◆ Exercise description: Pull out every line of the data below that contains the string "crop", and copy each one unchanged.

◆ Records for this exercise:
***

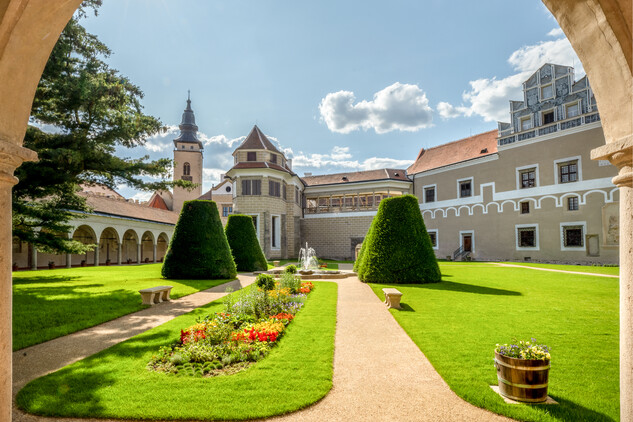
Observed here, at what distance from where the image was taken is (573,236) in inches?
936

***

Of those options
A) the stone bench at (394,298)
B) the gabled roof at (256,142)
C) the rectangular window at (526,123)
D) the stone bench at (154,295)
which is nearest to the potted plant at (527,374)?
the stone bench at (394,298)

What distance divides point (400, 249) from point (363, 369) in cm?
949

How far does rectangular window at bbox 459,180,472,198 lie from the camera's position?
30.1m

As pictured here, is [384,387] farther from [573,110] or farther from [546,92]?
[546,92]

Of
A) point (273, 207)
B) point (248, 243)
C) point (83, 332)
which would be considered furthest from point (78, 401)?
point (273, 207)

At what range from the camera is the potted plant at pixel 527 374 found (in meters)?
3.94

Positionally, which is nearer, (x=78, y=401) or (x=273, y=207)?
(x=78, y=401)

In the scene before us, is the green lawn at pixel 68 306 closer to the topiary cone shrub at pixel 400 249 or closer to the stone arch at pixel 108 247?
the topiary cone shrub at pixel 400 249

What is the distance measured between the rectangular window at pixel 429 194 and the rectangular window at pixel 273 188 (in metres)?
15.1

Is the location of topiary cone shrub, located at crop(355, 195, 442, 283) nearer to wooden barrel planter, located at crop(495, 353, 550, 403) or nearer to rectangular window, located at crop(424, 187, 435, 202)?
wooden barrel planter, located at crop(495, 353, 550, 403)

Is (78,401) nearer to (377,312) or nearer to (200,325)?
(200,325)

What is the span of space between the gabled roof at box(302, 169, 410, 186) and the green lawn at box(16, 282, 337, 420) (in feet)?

***

◆ Worked solution:
Is the location of topiary cone shrub, located at crop(355, 195, 442, 283) nearer to wooden barrel planter, located at crop(495, 353, 550, 403) or nearer to rectangular window, located at crop(424, 187, 435, 202)?
wooden barrel planter, located at crop(495, 353, 550, 403)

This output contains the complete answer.